-------- Extrait du document

Que les événements tragiques qui ont secoué la France en janvier aient bousculé aussi bien les personnes que les idées se comprend aisément.
Il ne faut cependant pas que cela vire au grand n’importe quoi comme on le voit depuis avec une confusion totale des discours sur des notions (laïcité, vivre ensemble, éducation « aux » religions ou au « fait » religieux, condition de la formation des membres du clergé, représentation et représentativité de telle ou telle communauté religieuse, etc…) dont on n’a pas pris la peine d’assurer d’abord une définition unique, seule susceptible de permettre la réflexion et qui, pour la plupart n’ont rien à voir les unes avec les autres.
Le débat rebondit ces jours derniers avec une conjonction UMPS qui devrait réjouir Marine Le Pen sur la question parfaitement hors de propos d’une éventuelle interdiction du « voile » (lequel ?) dans les établissements d’enseignement supérieur.
La laïcité est parfaitement définie par nos textes fondateurs :
Art. 11Premier de la Constitution : « La France respecte toutes les croyances », d’où il découle nécessairement qu’elle n’en privilégie aucune.

----------------

Mettez à jour le passage de l'extrait sur la laïcité qui commence par "Que les événements" et se poursuit jusqu'à "avec les autres.", en remplaçant "personnes" par "individus".

-------- Extraits des données

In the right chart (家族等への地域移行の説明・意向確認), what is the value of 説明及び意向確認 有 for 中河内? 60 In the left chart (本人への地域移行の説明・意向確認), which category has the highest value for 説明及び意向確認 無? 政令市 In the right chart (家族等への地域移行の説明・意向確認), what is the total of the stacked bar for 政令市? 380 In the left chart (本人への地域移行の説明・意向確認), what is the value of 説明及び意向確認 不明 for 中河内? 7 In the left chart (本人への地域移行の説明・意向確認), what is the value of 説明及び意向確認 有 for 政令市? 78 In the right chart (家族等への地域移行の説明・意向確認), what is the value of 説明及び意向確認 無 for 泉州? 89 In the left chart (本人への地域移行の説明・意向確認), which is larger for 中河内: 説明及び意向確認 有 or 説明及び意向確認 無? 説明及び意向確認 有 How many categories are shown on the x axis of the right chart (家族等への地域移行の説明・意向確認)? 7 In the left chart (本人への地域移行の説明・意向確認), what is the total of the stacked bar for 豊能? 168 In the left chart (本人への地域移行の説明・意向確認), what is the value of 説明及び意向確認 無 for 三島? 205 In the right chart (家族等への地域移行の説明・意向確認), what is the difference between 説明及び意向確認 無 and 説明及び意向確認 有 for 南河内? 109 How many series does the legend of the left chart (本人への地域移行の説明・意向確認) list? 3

----------------
-------- Extraits des données

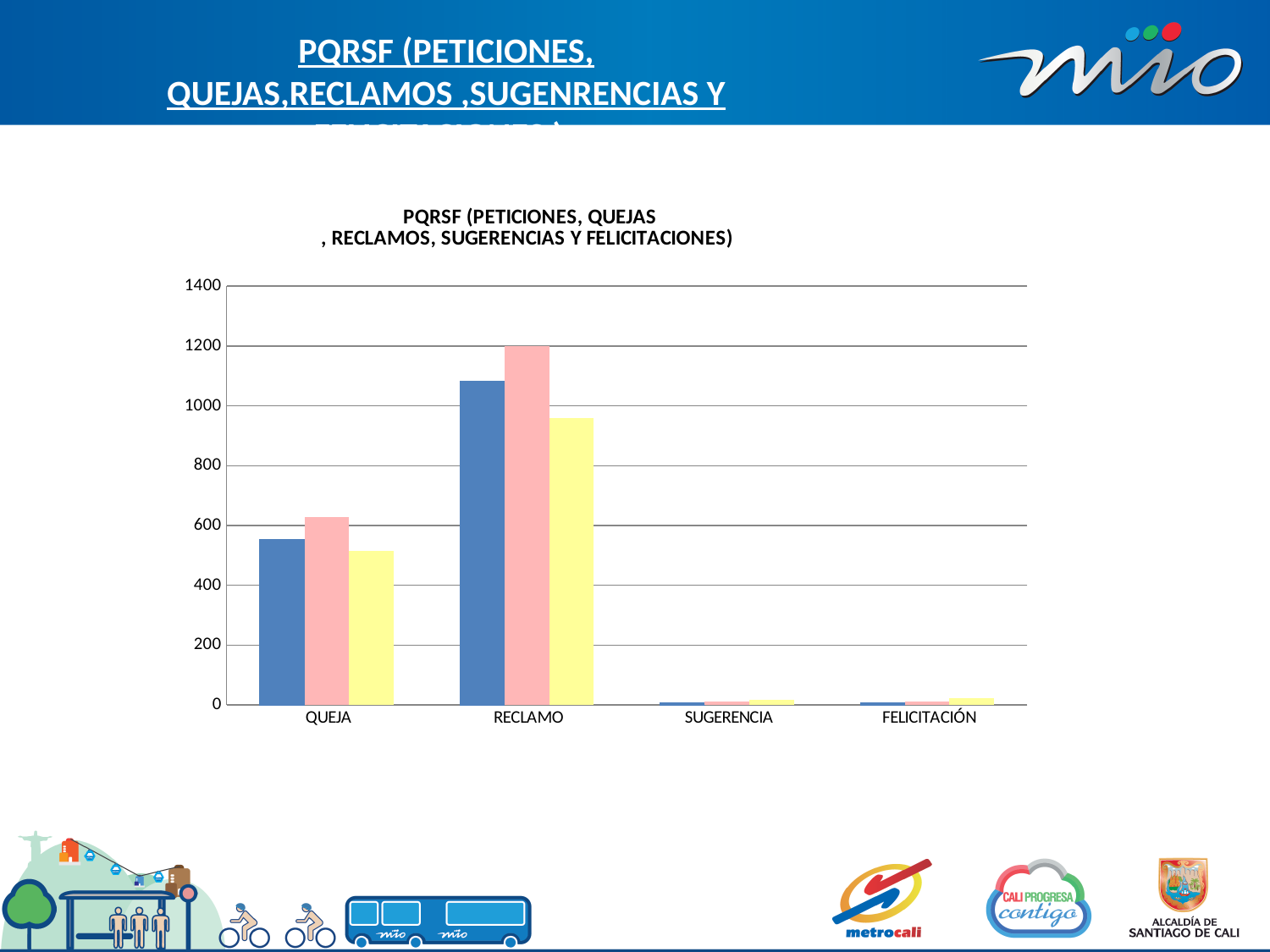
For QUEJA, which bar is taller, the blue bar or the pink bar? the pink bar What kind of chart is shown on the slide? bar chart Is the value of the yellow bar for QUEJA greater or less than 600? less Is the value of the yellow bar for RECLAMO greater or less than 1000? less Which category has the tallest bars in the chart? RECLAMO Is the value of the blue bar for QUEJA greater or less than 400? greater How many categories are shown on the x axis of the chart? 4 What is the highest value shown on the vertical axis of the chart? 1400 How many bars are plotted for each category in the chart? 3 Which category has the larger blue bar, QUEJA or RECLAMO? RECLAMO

----------------

→ Résultat obtenu
Que les événements tragiques qui ont secoué la France en janvier aient bousculé aussi bien les individus que les idées se comprend aisément.
Il ne faut cependant pas que cela vire au grand n’importe quoi comme on le voit depuis avec une confusion totale des discours sur des notions (laïcité, vivre ensemble, éducation « aux » religions ou au « fait » religieux, condition de la formation des membres du clergé, représentation et représentativité de telle ou telle communauté religieuse, etc…) dont on n’a pas pris la peine d’assurer d’abord une définition unique, seule susceptible de permettre la réflexion et qui, pour la plupart n’ont rien à voir les unes avec les autres.